"These operations aim to identify individuals Russia deems insufficiently compliant or compatible to its control," Thomas-Greenfield said. "And there is mounting and credible evidence that those considered threatening to Russian control because of perceived pro-Ukrainian leanings are 'disappeared' or further detained."
Russia's presidency is not only co-ordinating filtration operations but is providing lists of Ukrainians to be targeted for filtration, she added.
She said estimates indicate thousands of children have been subject to filtration, "some separated from their families and taken from orphanages before being put up for adoption in Russia." According to US information, "more than 1,800 children were transferred from Russian-controlled areas of Ukraine to Russia" just in July, she said.
Russia's UN ambassador Vassily Nebenzia accused the West of trying to besmirch his country.
He said more than 3.7 million Ukrainians, including 600,000 children, have gone to Russia or Russian-controlled separatist areas in eastern Ukraine, but they "aren't being kept in prisons".
"They are living freely and voluntarily in Russia, and nobody is preventing them from moving or preventing them leaving the country," he said.
Nebenzia said those Ukrainians went through "a registration rather than filtration procedure" similar to that for Ukrainian refugees in Poland and other countries in the European Union.
He said that since "we've wasted time talking about the latest conjectures and fantasies" today, Russia is proposing that the Security Council hold a meeting tomorrow "on real threats to international peace and security caused by the supply by foreign states of arms and military goods to Ukraine."
French Ambassador Nicolas De Riviere, the current council president, scheduled the meeting for Thursday afternoon (local time).
It will be the third consecutive Security Council meeting on Ukraine. On Tuesday, the council held a meeting at Russia's request to hear about the situation at the Zaporizhzhia nuclear plant in southeastern Ukraine. Ukraine and Russia have accused each other of shelling the facility and threatening a possible nuclear catastrophe.

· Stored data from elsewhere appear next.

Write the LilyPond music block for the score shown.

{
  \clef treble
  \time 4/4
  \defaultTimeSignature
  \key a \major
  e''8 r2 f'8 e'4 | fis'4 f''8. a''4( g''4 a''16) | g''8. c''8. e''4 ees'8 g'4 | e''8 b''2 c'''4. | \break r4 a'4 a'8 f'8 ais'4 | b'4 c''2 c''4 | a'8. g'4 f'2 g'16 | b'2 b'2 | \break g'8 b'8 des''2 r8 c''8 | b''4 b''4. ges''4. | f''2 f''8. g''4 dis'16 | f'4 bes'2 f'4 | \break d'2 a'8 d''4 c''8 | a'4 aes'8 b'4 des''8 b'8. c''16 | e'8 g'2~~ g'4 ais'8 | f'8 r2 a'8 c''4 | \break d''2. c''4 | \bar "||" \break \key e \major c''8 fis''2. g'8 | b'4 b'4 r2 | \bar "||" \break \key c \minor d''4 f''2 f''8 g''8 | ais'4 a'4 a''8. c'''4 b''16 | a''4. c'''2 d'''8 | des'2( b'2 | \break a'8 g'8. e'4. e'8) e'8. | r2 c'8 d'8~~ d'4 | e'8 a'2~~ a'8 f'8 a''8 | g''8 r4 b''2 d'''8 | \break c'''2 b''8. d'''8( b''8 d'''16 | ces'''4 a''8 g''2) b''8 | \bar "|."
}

Thomas-Greenfield said the United States knew Russia would deny using filtration, "but there's a simple way to know if any of this is true."

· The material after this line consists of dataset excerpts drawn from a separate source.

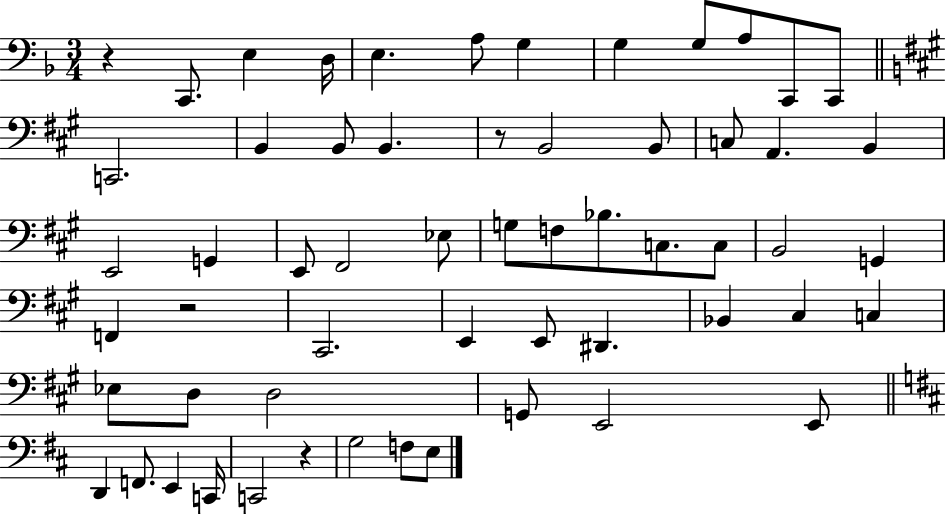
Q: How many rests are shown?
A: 4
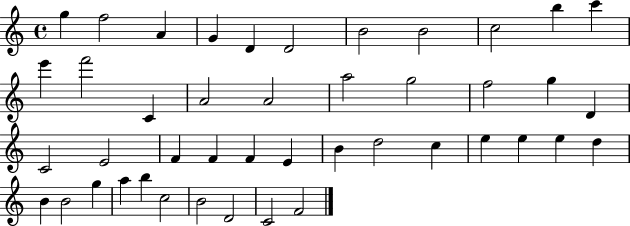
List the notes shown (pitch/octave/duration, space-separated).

G5/q F5/h A4/q G4/q D4/q D4/h B4/h B4/h C5/h B5/q C6/q E6/q F6/h C4/q A4/h A4/h A5/h G5/h F5/h G5/q D4/q C4/h E4/h F4/q F4/q F4/q E4/q B4/q D5/h C5/q E5/q E5/q E5/q D5/q B4/q B4/h G5/q A5/q B5/q C5/h B4/h D4/h C4/h F4/h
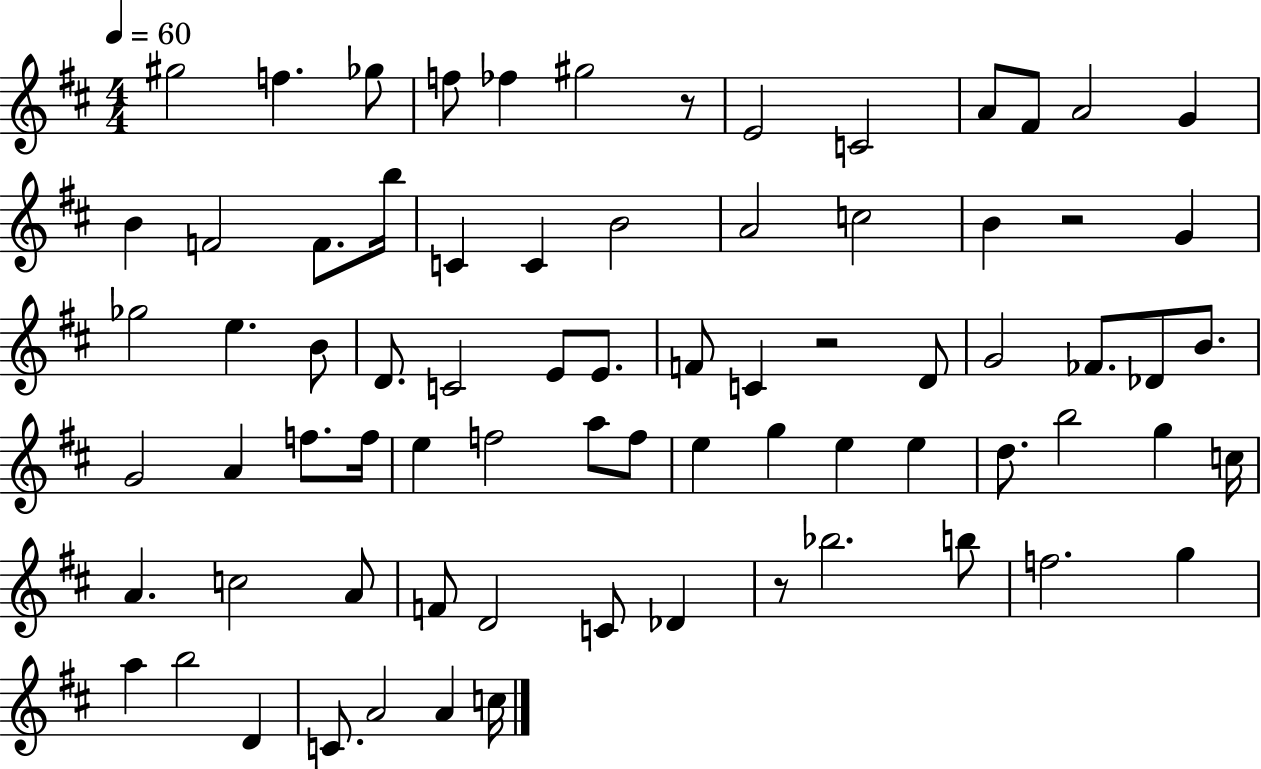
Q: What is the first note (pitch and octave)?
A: G#5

"Let the United Nations in," she told Nebenzia and other council members. "Give the independent observers access. Give NGOs access. Allow humanitarian access. Let the world see what Is going on."
UN political chief Rosemary DiCarlo called for investigations of the "extremely disturbing" and persistent allegations "of forced displacement, deportation and so-called 'filtration camps' run by the Russian Federation and affiliated local forces."
She called for UN access to Ukrainians living in Russian-controlled areas and reiterated that the International Committee of the Red Cross and the UN Human Rights Monitoring Mission in Ukraine "must have unimpeded access to all individuals detained in relation to the ongoing war".
"This includes access to places of internment of Ukrainian prisoners of war and detainees in the Russian Federation," she said. "Both sides to the conflict must fully abide with their obligations under international law."
Ilze Brands Kehris, the UN assistant secretary-general for human rights, urged Russia to provide her Geneva-based office access to all places of detention. She added that any adoptions of Ukrainian children in Russia would violate the Geneva Convention prohibiting the change of a child's personal status, including its nationality.
Kehris said the UN human rights office "has verified" that Russian armed forces and affiliated armed groups subject civilians to "filtration" security checks, which according to credible reports it received result in numerous human rights violations, including the rights to liberty, personal security and privacy.
The human rights office has documented that Russian troops and their affiliates subject Ukrainians to body searches that sometimes include nudity, interrogations about their personal background, family ties, political views and allegiances, and examinations of mobile devices, Kehris said.
The office has also documented that men and women perceived to having ties to Ukraine's military or government, or as having pro-Ukrainian or anti-Russian views "were subjected to arbitrary detention, torture, ill-treatment and forced-disappearance" and were transferred to penal colonies, Kehris said.